The story itself lives and dies on the strength of Geralt as a character and his dry wit and gravelly voice, oddly similar to Jim Caveizel in Person of Interest, remains endearing the more time you spend with the characters. The Wild Hunt itself is an undead horde of specters which acts more of a symbol of death and destruction with hangs over Geralt through the game.
...the game is well thought through and put together to deliver the first experience to deserve hours and hours of your time...
On the flipside, and something which is fairly well known about the game, is the adult content, which amounts to Geralt getting his rocks off on potentially multiple occasions. Stylistically it’s perhaps a bit more risque than the endless fade to blacks you may have come across in Mass Effect, but really in terms of the experience of the game you can take it or leave it.
Like most games there are niggles that never quite feel right, and the one thing which stuck out is that Geralt doesn’t seem to have a fast walking pace, he goes from a slow walk to a run with only a small movement of the analogue stick, which reflects the fact that this game was truly made for PC. This also explains why the graphics are another level above on the platform, though the detail offered up on Xbox One definitely sets the standard for what the console can reliably produce.

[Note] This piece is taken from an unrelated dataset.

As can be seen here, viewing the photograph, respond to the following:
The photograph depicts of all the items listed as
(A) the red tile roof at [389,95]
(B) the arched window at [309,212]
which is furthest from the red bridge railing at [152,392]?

With hundreds of quests and side quests to explore in the game it’s likely that your experience of the Witcher will differ a fair amount from ours, but what’s clear is that the game is well thought through and put together to deliver the first experience to deserve hours and hours of your time since Skyrim but in a way which makes the genre much less daunting for new players.
If you haven’t picked the game up already, then it’s definitely an adventure worth taking.